RECORDS FOR THIS TASK:
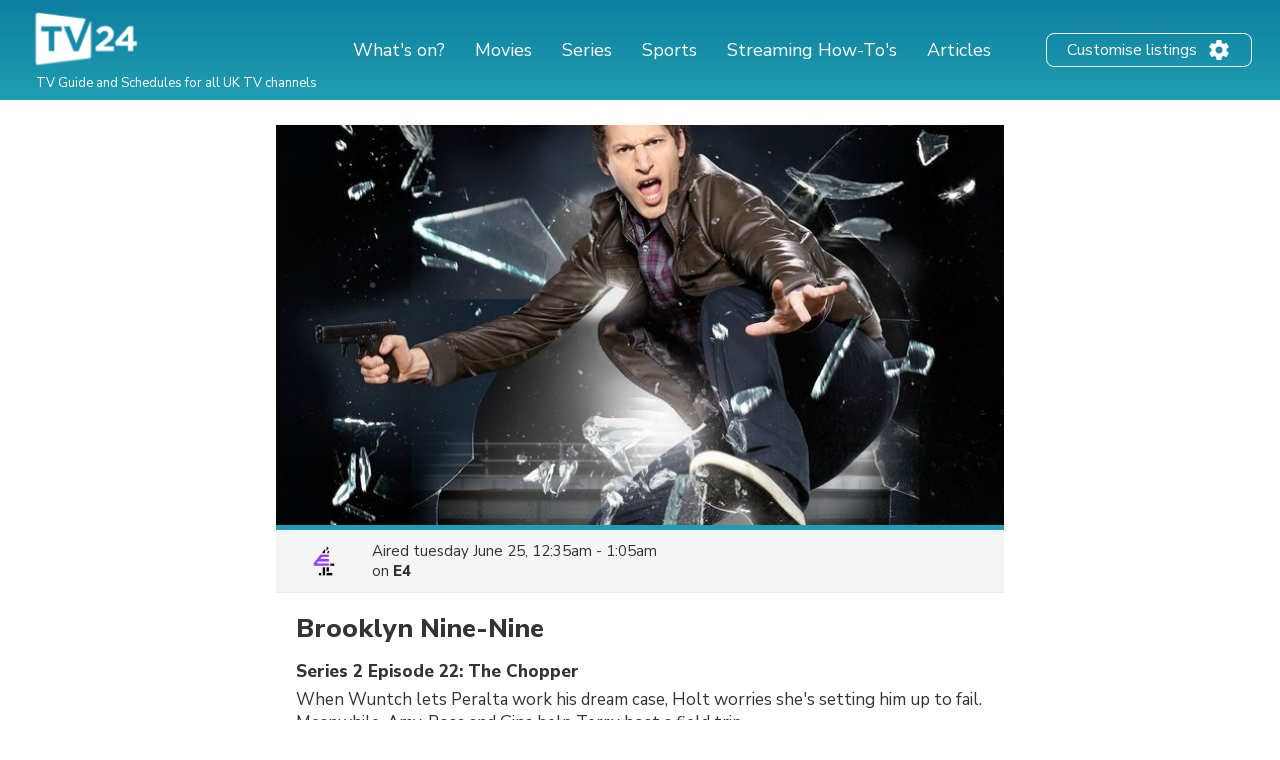

--- FILE ---
content_type: text/html; charset=utf-8
request_url: https://www.google.com/recaptcha/api2/aframe
body_size: 268
content:
<!DOCTYPE HTML><html><head><meta http-equiv="content-type" content="text/html; charset=UTF-8"></head><body><script nonce="yQAn2SxzNj-fslqee2VVPw">/** Anti-fraud and anti-abuse applications only. See google.com/recaptcha */ try{var clients={'sodar':'https://pagead2.googlesyndication.com/pagead/sodar?'};window.addEventListener("message",function(a){try{if(a.source===window.parent){var b=JSON.parse(a.data);var c=clients[b['id']];if(c){var d=document.createElement('img');d.src=c+b['params']+'&rc='+(localStorage.getItem("rc::a")?sessionStorage.getItem("rc::b"):"");window.document.body.appendChild(d);sessionStorage.setItem("rc::e",parseInt(sessionStorage.getItem("rc::e")||0)+1);localStorage.setItem("rc::h",'1768349941049');}}}catch(b){}});window.parent.postMessage("_grecaptcha_ready", "*");}catch(b){}</script></body></html>

--- FILE ---
content_type: application/javascript; charset=utf-8
request_url: https://fundingchoicesmessages.google.com/f/AGSKWxUBJtweb1mw5VWIx10QVexD2JsfVbcn3z0gnuqfh4HSui88lG20umi2mkcODTwoCswT5IttR_jBNb8-J5mmOuuddOTAXNhyUqoMtRMe7q6imemI9eEEWW0dwW7nLQuOHFwT8invunGHkfLopDtWZ8GaqUSExjY3lTOW9gY22_jn7HyA-ytRRoxJ0wi7/_/ad/402_?adarea=/advert37./js_ad_utf8./adjson.
body_size: -1289
content:
window['b0d55616-91ba-44b5-a5ea-b43a8e3bd69a'] = true;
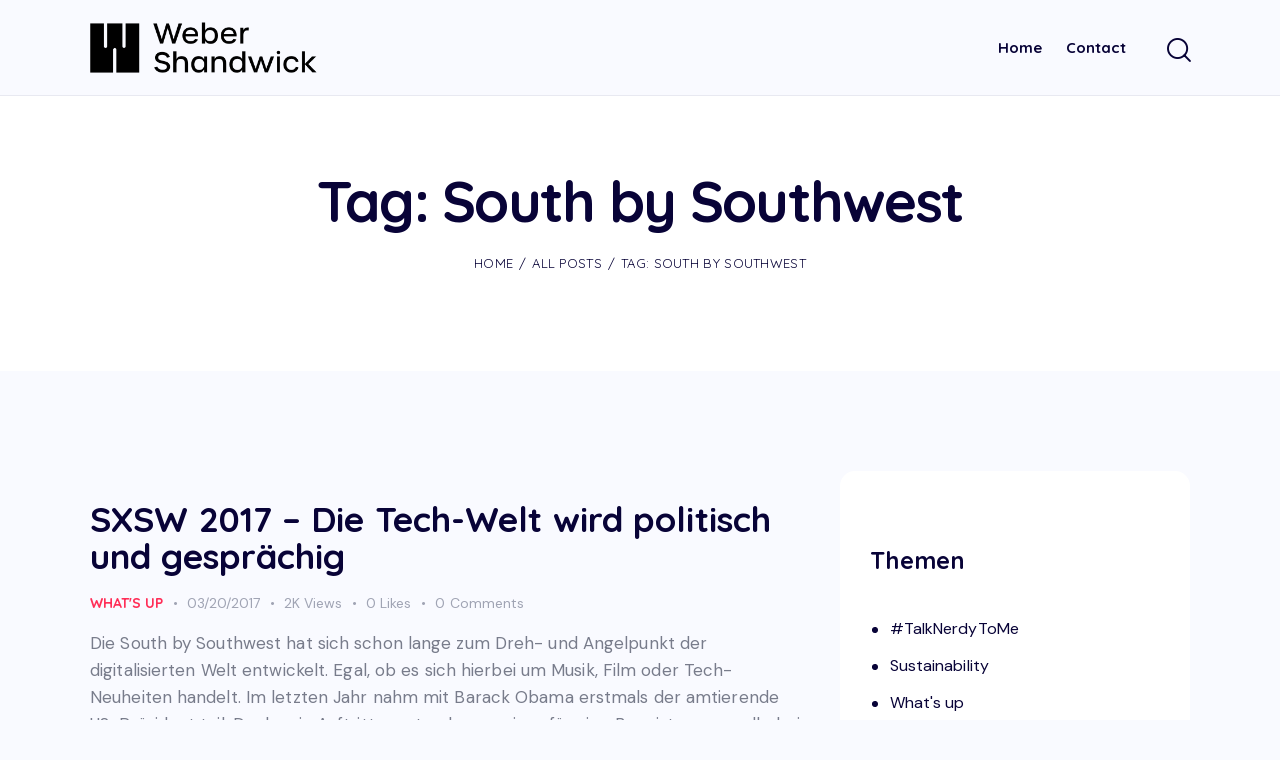

--- FILE ---
content_type: text/css
request_url: https://blog.webershandwick.de/wp-content/themes/panda/skins/default/extra-styles.css
body_size: 3147
content:
/* Extra Styles +++++++++
 ++++++++++++++++++++++ */
body.body_style_fullscreen:not(.sc_stack_section_present):not(.elementor-editor-active) .content_wrap_fullscreen,
body.body_style_fullscreen:not(.sc_stack_section_present):not(.elementor-editor-active) .content_wrap_fullscreen {
  overflow: hidden;
                 	/* Used to prevent horizontal scroll on fullscreen pages.
					Please be advised that this rule is incompatible with sticky effects for sections - any fixed row will instead be displayed on the bottom of the page. */
}

/* Blogger */
.sc_blogger .sc_blogger_item_featured .trx_addons_video_player,
.sc_blogger .post_featured .trx_addons_video_player {
  max-width: 100%;
}
.sc_blogger .post_featured.with_thumb .mejs-controls {
  background: var(--theme-color-alter_bg_color);
}

/* Skills */
.sc_skills_counter_modern .sc_skills_total {
  color: var(--theme-color-text_dark);
  opacity: 0.04;
}

/* Video player */
.trx_addons_video_player.with_cover.video_play {
  background-color: #000;
}

/* Message box */
.trx_addons_message_box.trx_addons_message_box_error {
  background-color: #FF2E57;
}

.wpcf7 span.wpcf7-not-valid-tip {
  color: #FF2E57 !important;
}

.wpcf7 .wpcf7-not-valid {
  border-color: #FF2E57 !important;
}

.wpcf7 form.invalid .wpcf7-response-output.trx_addons_message_box.trx_addons_message_box_error,
.wpcf7 form.unaccepted .wpcf7-response-output.trx_addons_message_box.trx_addons_message_box_error,
.trx_addons_message_box_error {
  border-color: #FF2E57 !important;
}

/* Mask */
.post_featured.hover_info .mask {
  background: -moz-linear-gradient(top, rgba(12, 8, 51, 0) 0%, rgba(12, 8, 51, 0) 2%, rgba(12, 8, 51, 0.8) 100%);
  background: -webkit-linear-gradient(top, rgba(12, 8, 51, 0) 0%, rgba(12, 8, 51, 0) 2%, rgba(12, 8, 51, 0.8) 100%);
  background: linear-gradient(to bottom, rgba(12, 8, 51, 0) 0%, rgba(12, 8, 51, 0) 2%, rgba(12, 8, 51, 0.8) 100%);
}

/* 404 */
.post_item_404 .post_content .all-svg .svg-1 {
  width: 82px;
  height: 82px;
  left: 40%;
  top: 15%;
}
.post_item_404 .post_content .all-svg .svg-1 svg {
  fill: #E8E5FF;
}
.post_item_404 .post_content .all-svg .svg-2 svg {
  stroke: #E8E5FF;
  opacity: .5;
}

/* Buttons */
.sc_button {
  margin-right: 10px;
}
.sc_button:last-child {
  margin-right: 0;
}

/* Search */
.search_modern .search_header_wrap .search_close {
  top: 55px;
}

/* Custom Classes */
.slider-rounded .slider_container {
  position: relative;
  z-index: 1;
  -webkit-border-radius: 15px;
  -ms-border-radius: 15px;
  border-radius: 15px;
  overflow: hidden;
}

.header_fullscreen .sc_layouts_title .trx_addons_video_player + .sc_layouts_title_content {
  top: -80px;
}

@media (max-width: 1279px) {
  .header_fullscreen .sc_layouts_title .trx_addons_video_player + .sc_layouts_title_content {
    top: -40px;
  }

  .search_modern .search_header_wrap .search_close {
    top: 22px;
  }
}
@media (max-width: 1023px) {
  .search_modern .search_header_wrap .search_close {
    top: 12px;
  }
}
@media (max-width: 767px) {
  .simple_text_link.underline_anim {
    font-size: 15px !important;
  }

  /* Custom class */
  .br_sm_none .elementor-text-editor p br,
  .br_sm_none .elementor-heading-title br {
    display: none;
  }
}

/*# sourceMappingURL=extra-styles.css.map */
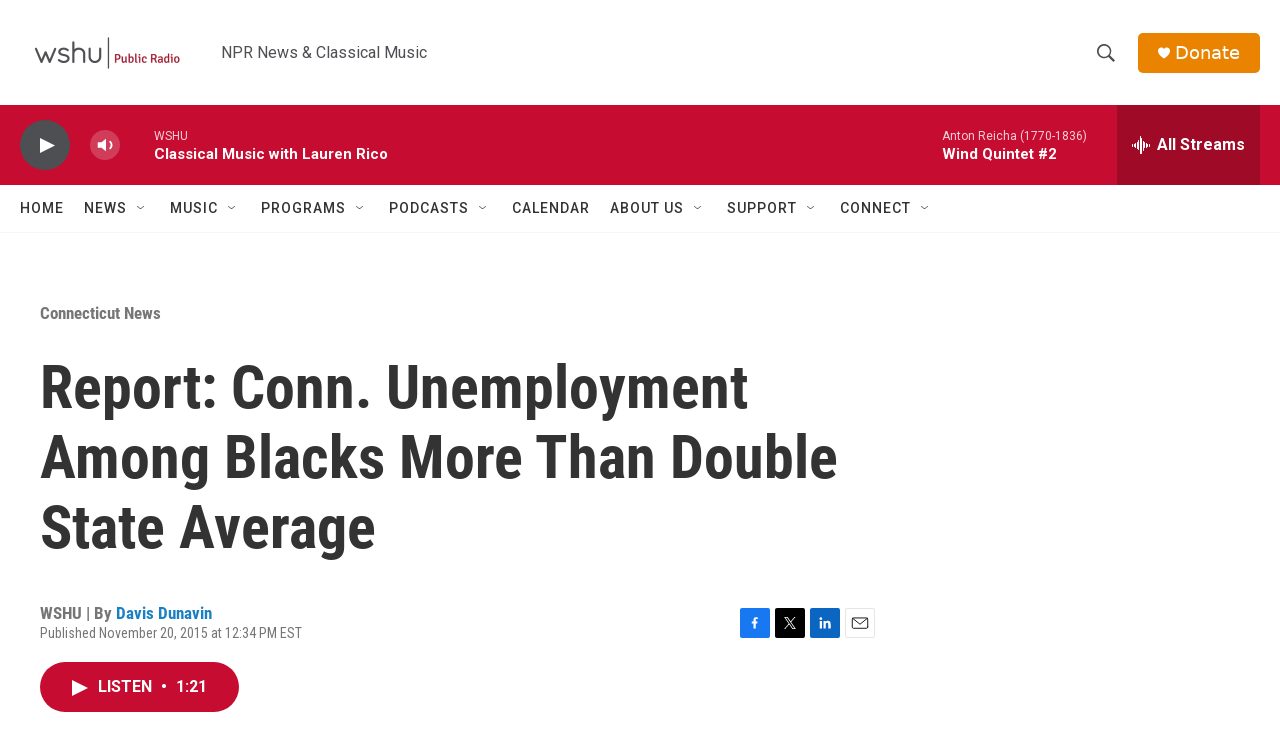

--- FILE ---
content_type: text/html; charset=utf-8
request_url: https://www.google.com/recaptcha/api2/aframe
body_size: 270
content:
<!DOCTYPE HTML><html><head><meta http-equiv="content-type" content="text/html; charset=UTF-8"></head><body><script nonce="UQg5KCPJymO4A61CFNAoxw">/** Anti-fraud and anti-abuse applications only. See google.com/recaptcha */ try{var clients={'sodar':'https://pagead2.googlesyndication.com/pagead/sodar?'};window.addEventListener("message",function(a){try{if(a.source===window.parent){var b=JSON.parse(a.data);var c=clients[b['id']];if(c){var d=document.createElement('img');d.src=c+b['params']+'&rc='+(localStorage.getItem("rc::a")?sessionStorage.getItem("rc::b"):"");window.document.body.appendChild(d);sessionStorage.setItem("rc::e",parseInt(sessionStorage.getItem("rc::e")||0)+1);localStorage.setItem("rc::h",'1762540533291');}}}catch(b){}});window.parent.postMessage("_grecaptcha_ready", "*");}catch(b){}</script></body></html>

REQUIRED ACTION: Where a picture appears in the listing above, skip it and set down all the rest exactly.

YOUR RESPONSE:
--- FILE ---
content_type: text/html; charset=utf-8
request_url: https://www.google.com/recaptcha/api2/aframe
body_size: 268
content:
<!DOCTYPE HTML><html><head><meta http-equiv="content-type" content="text/html; charset=UTF-8"></head><body><script nonce="yQAn2SxzNj-fslqee2VVPw">/** Anti-fraud and anti-abuse applications only. See google.com/recaptcha */ try{var clients={'sodar':'https://pagead2.googlesyndication.com/pagead/sodar?'};window.addEventListener("message",function(a){try{if(a.source===window.parent){var b=JSON.parse(a.data);var c=clients[b['id']];if(c){var d=document.createElement('img');d.src=c+b['params']+'&rc='+(localStorage.getItem("rc::a")?sessionStorage.getItem("rc::b"):"");window.document.body.appendChild(d);sessionStorage.setItem("rc::e",parseInt(sessionStorage.getItem("rc::e")||0)+1);localStorage.setItem("rc::h",'1768349941049');}}}catch(b){}});window.parent.postMessage("_grecaptcha_ready", "*");}catch(b){}</script></body></html>

--- FILE ---
content_type: application/javascript; charset=utf-8
request_url: https://fundingchoicesmessages.google.com/f/AGSKWxUBJtweb1mw5VWIx10QVexD2JsfVbcn3z0gnuqfh4HSui88lG20umi2mkcODTwoCswT5IttR_jBNb8-J5mmOuuddOTAXNhyUqoMtRMe7q6imemI9eEEWW0dwW7nLQuOHFwT8invunGHkfLopDtWZ8GaqUSExjY3lTOW9gY22_jn7HyA-ytRRoxJ0wi7/_/ad/402_?adarea=/advert37./js_ad_utf8./adjson.
body_size: -1289
content:
window['b0d55616-91ba-44b5-a5ea-b43a8e3bd69a'] = true;

--- FILE ---
content_type: text/css
request_url: https://blog.webershandwick.de/wp-content/themes/panda/skins/default/extra-styles.css
body_size: 3147
content:
/* Extra Styles +++++++++
 ++++++++++++++++++++++ */
body.body_style_fullscreen:not(.sc_stack_section_present):not(.elementor-editor-active) .content_wrap_fullscreen,
body.body_style_fullscreen:not(.sc_stack_section_present):not(.elementor-editor-active) .content_wrap_fullscreen {
  overflow: hidden;
                 	/* Used to prevent horizontal scroll on fullscreen pages.
					Please be advised that this rule is incompatible with sticky effects for sections - any fixed row will instead be displayed on the bottom of the page. */
}

/* Blogger */
.sc_blogger .sc_blogger_item_featured .trx_addons_video_player,
.sc_blogger .post_featured .trx_addons_video_player {
  max-width: 100%;
}
.sc_blogger .post_featured.with_thumb .mejs-controls {
  background: var(--theme-color-alter_bg_color);
}

/* Skills */
.sc_skills_counter_modern .sc_skills_total {
  color: var(--theme-color-text_dark);
  opacity: 0.04;
}

/* Video player */
.trx_addons_video_player.with_cover.video_play {
  background-color: #000;
}

/* Message box */
.trx_addons_message_box.trx_addons_message_box_error {
  background-color: #FF2E57;
}

.wpcf7 span.wpcf7-not-valid-tip {
  color: #FF2E57 !important;
}

.wpcf7 .wpcf7-not-valid {
  border-color: #FF2E57 !important;
}

.wpcf7 form.invalid .wpcf7-response-output.trx_addons_message_box.trx_addons_message_box_error,
.wpcf7 form.unaccepted .wpcf7-response-output.trx_addons_message_box.trx_addons_message_box_error,
.trx_addons_message_box_error {
  border-color: #FF2E57 !important;
}

/* Mask */
.post_featured.hover_info .mask {
  background: -moz-linear-gradient(top, rgba(12, 8, 51, 0) 0%, rgba(12, 8, 51, 0) 2%, rgba(12, 8, 51, 0.8) 100%);
  background: -webkit-linear-gradient(top, rgba(12, 8, 51, 0) 0%, rgba(12, 8, 51, 0) 2%, rgba(12, 8, 51, 0.8) 100%);
  background: linear-gradient(to bottom, rgba(12, 8, 51, 0) 0%, rgba(12, 8, 51, 0) 2%, rgba(12, 8, 51, 0.8) 100%);
}

/* 404 */
.post_item_404 .post_content .all-svg .svg-1 {
  width: 82px;
  height: 82px;
  left: 40%;
  top: 15%;
}
.post_item_404 .post_content .all-svg .svg-1 svg {
  fill: #E8E5FF;
}
.post_item_404 .post_content .all-svg .svg-2 svg {
  stroke: #E8E5FF;
  opacity: .5;
}

/* Buttons */
.sc_button {
  margin-right: 10px;
}
.sc_button:last-child {
  margin-right: 0;
}

/* Search */
.search_modern .search_header_wrap .search_close {
  top: 55px;
}

/* Custom Classes */
.slider-rounded .slider_container {
  position: relative;
  z-index: 1;
  -webkit-border-radius: 15px;
  -ms-border-radius: 15px;
  border-radius: 15px;
  overflow: hidden;
}

.header_fullscreen .sc_layouts_title .trx_addons_video_player + .sc_layouts_title_content {
  top: -80px;
}

@media (max-width: 1279px) {
  .header_fullscreen .sc_layouts_title .trx_addons_video_player + .sc_layouts_title_content {
    top: -40px;
  }

  .search_modern .search_header_wrap .search_close {
    top: 22px;
  }
}
@media (max-width: 1023px) {
  .search_modern .search_header_wrap .search_close {
    top: 12px;
  }
}
@media (max-width: 767px) {
  .simple_text_link.underline_anim {
    font-size: 15px !important;
  }

  /* Custom class */
  .br_sm_none .elementor-text-editor p br,
  .br_sm_none .elementor-heading-title br {
    display: none;
  }
}

/*# sourceMappingURL=extra-styles.css.map */

--- FILE ---
content_type: text/html; charset=utf-8
request_url: https://www.google.com/recaptcha/api2/aframe
body_size: 270
content:
<!DOCTYPE HTML><html><head><meta http-equiv="content-type" content="text/html; charset=UTF-8"></head><body><script nonce="UQg5KCPJymO4A61CFNAoxw">/** Anti-fraud and anti-abuse applications only. See google.com/recaptcha */ try{var clients={'sodar':'https://pagead2.googlesyndication.com/pagead/sodar?'};window.addEventListener("message",function(a){try{if(a.source===window.parent){var b=JSON.parse(a.data);var c=clients[b['id']];if(c){var d=document.createElement('img');d.src=c+b['params']+'&rc='+(localStorage.getItem("rc::a")?sessionStorage.getItem("rc::b"):"");window.document.body.appendChild(d);sessionStorage.setItem("rc::e",parseInt(sessionStorage.getItem("rc::e")||0)+1);localStorage.setItem("rc::h",'1762540533291');}}}catch(b){}});window.parent.postMessage("_grecaptcha_ready", "*");}catch(b){}</script></body></html>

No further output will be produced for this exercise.